> **SOURCE**:
■ ■ ■ ■ ■ ■ ■
Yitzhak Shapira is an Israeli rabbi who lived in the West Bank Israeli settlement Yitzhar, and is head of the Od Yosef Chai Yeshiva.

In 2009, he published a book (The King's Torah) in which he writes that it is permissible for Jews to kill non-Jews (including children). The book states "There is a reason to kill babies [on the enemy side] even if they have not transgressed the seven Noahide Laws because of the future danger they may present, since it is assumed that they will grow up to be evil like their parents." They can be killed indirectly to put pressure on enemy leaders, or if they are "in the way". They can also be harmed if they "prevent a rescue, because their presence contributes to murder". He also writes that children of the king can be harmed to pressure him if he is wicked and harming them will prevent him from acting wickedly. He adds that "it is better to kill one pursuing another to murder him, than to kill others." The book was distributed by Yeshivat HaRaayon HaYehudi in Jerusalem, which adheres to the ideas of the late Rabbi Meir Kahane.

Yehuda Bauer described the book as a "mortal danger to the Jewish people as a whole". Ophir Pines-Paz, a member of the Israeli Knesset at the time, called on the attorney general to open a criminal investigation against Shapira on account of the book.
■ ■ ■ ■ ■ ■ ■
> **SUPPLIED RECORDS**:
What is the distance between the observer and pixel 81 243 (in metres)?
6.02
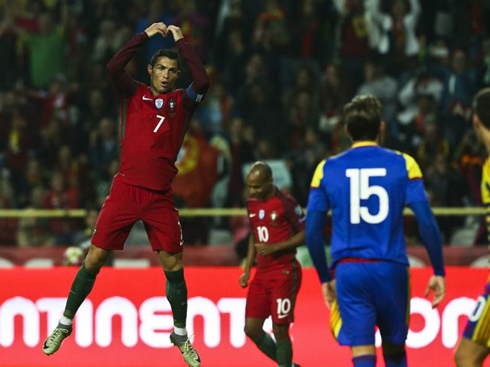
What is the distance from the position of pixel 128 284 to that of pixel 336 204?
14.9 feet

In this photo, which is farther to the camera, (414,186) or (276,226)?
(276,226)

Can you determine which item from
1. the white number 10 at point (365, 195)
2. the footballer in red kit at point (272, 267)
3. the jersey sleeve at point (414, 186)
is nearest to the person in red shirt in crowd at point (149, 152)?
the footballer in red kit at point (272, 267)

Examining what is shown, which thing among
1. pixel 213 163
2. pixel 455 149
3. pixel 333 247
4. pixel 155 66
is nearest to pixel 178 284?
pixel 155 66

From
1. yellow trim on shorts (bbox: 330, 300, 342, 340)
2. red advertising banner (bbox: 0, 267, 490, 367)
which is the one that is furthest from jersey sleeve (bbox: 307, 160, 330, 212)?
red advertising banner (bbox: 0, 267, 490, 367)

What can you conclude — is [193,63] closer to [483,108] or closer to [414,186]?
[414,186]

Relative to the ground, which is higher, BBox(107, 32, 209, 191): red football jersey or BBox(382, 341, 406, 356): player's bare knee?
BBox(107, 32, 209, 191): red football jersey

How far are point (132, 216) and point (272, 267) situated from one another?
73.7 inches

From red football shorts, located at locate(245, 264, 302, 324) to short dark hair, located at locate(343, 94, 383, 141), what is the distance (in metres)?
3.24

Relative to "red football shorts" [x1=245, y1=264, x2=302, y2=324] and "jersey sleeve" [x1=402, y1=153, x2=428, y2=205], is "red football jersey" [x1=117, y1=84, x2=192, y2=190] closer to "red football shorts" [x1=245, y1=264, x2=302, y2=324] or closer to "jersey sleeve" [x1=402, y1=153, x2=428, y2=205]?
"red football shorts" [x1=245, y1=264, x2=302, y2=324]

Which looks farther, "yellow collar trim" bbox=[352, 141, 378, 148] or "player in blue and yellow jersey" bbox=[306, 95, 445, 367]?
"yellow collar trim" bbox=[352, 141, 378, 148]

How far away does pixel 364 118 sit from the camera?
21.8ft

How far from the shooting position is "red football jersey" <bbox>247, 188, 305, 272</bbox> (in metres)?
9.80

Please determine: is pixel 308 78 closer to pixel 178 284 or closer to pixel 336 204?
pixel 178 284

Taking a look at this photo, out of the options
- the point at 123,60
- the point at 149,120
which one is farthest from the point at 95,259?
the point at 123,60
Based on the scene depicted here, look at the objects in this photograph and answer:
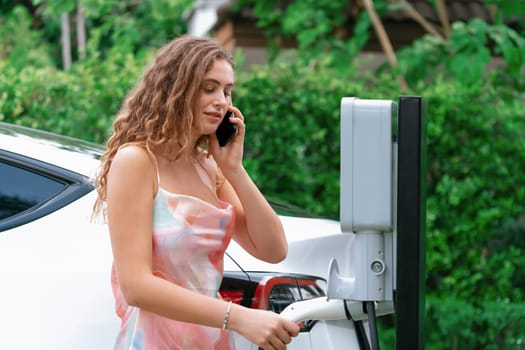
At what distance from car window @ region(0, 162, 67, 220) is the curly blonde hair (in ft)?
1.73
■ ■ ■ ■ ■ ■ ■
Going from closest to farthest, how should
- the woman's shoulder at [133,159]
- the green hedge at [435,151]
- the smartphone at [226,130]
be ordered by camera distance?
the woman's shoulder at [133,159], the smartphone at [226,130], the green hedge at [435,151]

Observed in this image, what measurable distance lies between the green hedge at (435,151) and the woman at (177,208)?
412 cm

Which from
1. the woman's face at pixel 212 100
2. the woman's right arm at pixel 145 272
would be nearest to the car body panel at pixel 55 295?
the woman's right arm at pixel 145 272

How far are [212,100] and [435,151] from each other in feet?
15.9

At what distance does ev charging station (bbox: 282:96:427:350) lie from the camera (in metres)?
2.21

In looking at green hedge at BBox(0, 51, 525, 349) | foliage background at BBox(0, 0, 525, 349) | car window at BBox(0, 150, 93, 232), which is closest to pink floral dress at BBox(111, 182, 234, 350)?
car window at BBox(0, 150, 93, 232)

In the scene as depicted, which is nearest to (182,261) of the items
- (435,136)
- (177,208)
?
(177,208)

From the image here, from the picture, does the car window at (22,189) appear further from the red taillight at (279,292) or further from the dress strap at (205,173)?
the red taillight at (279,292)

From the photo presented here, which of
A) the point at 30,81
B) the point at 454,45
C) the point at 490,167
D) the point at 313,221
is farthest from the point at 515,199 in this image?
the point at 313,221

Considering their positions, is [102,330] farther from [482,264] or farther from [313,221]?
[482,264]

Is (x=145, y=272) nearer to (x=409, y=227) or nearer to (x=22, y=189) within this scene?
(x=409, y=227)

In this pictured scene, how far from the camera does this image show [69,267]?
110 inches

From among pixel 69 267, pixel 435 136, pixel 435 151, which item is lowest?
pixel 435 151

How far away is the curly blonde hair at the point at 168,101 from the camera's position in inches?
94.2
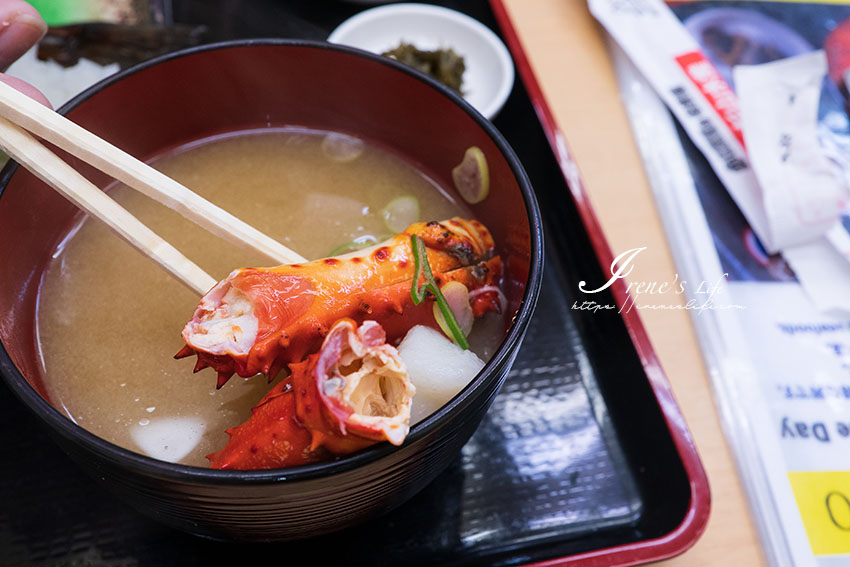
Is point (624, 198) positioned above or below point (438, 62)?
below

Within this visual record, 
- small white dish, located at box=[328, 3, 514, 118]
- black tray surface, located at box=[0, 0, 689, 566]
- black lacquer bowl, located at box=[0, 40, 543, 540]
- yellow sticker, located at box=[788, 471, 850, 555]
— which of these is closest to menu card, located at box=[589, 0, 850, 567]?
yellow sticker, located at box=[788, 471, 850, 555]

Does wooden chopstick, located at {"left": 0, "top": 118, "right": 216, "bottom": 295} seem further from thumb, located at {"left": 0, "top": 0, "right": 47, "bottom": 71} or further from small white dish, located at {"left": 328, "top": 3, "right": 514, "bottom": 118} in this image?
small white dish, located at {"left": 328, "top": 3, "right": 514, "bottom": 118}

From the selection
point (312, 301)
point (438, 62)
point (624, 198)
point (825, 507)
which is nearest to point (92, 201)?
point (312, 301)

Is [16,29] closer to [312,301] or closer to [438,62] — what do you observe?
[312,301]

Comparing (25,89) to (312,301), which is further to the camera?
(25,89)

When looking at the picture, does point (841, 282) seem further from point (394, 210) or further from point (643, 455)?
■ ■ ■ ■ ■ ■ ■
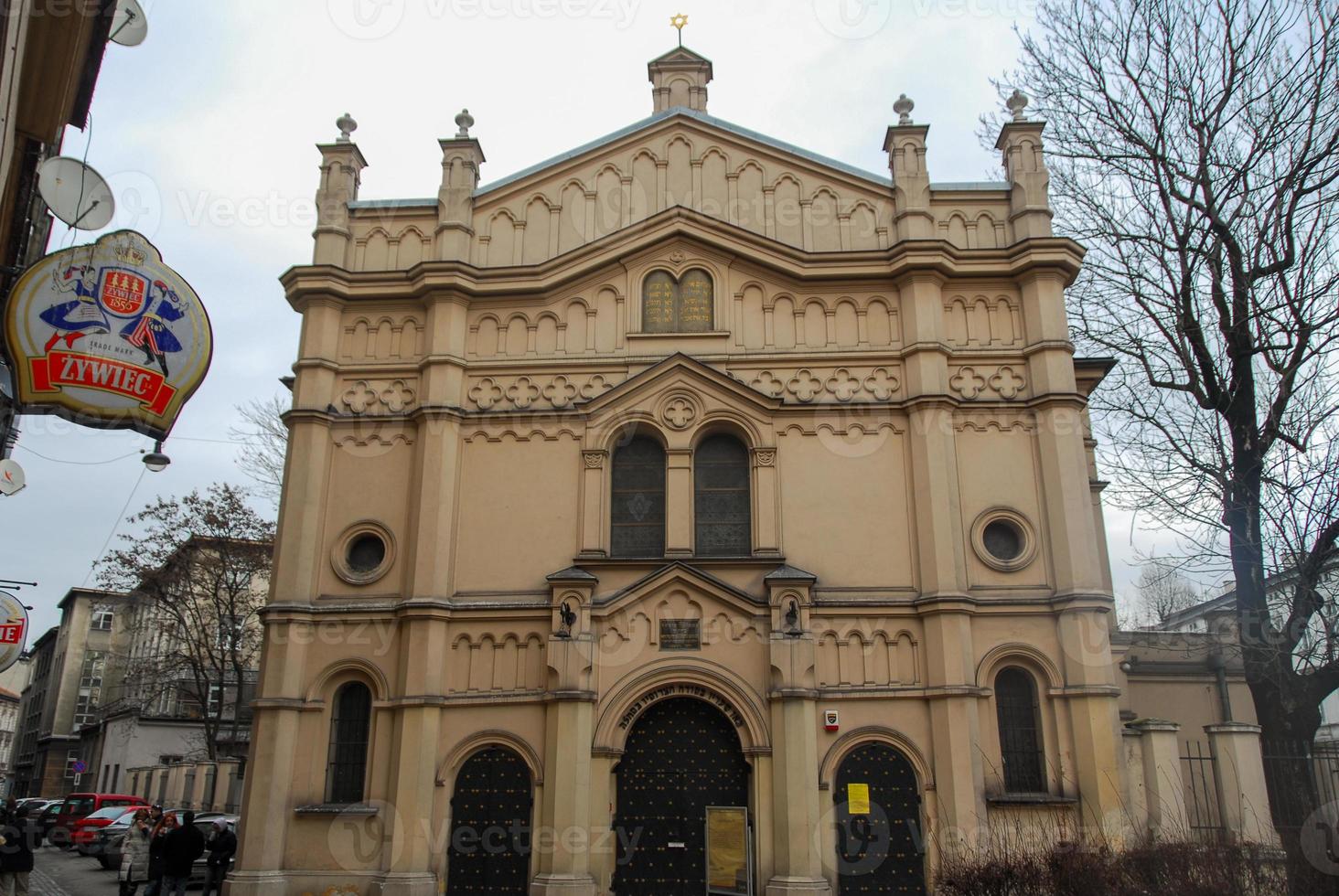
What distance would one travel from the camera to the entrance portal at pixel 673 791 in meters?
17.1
■ ■ ■ ■ ■ ■ ■
> **PARTS OF THE EXERCISE**:
- A) Write out everything in the text on Rabbi Yitzhak Shapira from "Yehuda Bauer described" down to "of the book.".
- B) Answer these questions from the text on Rabbi Yitzhak Shapira:
(i) Which yeshiva does Shapira head?
(ii) In what year was The King's Torah published?
(iii) Who called on the attorney general to open a criminal investigation against Shapira?
- C) Carry on the text about Rabbi Yitzhak Shapira and his book from where it stops.
The records were taken from a separate source and are unrelated to the text.

> **ANSWERS TO EACH TASK**:
- A)
Yehuda Bauer described the book as a "mortal danger to the Jewish people as a whole". Ophir Pines-Paz, a member of the Israeli Knesset at the time, called on the attorney general to open a criminal investigation against Shapira on account of the book.

- B)
(i) The Od Yosef Chai Yeshiva
(ii) 2009
(iii) Ophir Pines-Paz, then a member of the Israeli Knesset

- C)
Shapira was detained for questioning in 2006 over an article that advocated expelling or killing all male Palestinians above the age of 13 in the West Bank. In 2008 he signed a "manifesto" in support of Israelis suspected of beating two Arab youths during that year's Holocaust Remembrance Day. In January 2010, he was arrested for his "alleged involvement in the torching of a Palestinian mosque in the village of Yasuf." He denied any involvement, and was released due to lack of evidence.

In October 2010, he urged Israel Defense Forces soldiers to use Palestinian civilians as human shields, claiming that it was against "true Jewish values" for a soldier to endanger his life for the sake of enemy soldiers or civilians.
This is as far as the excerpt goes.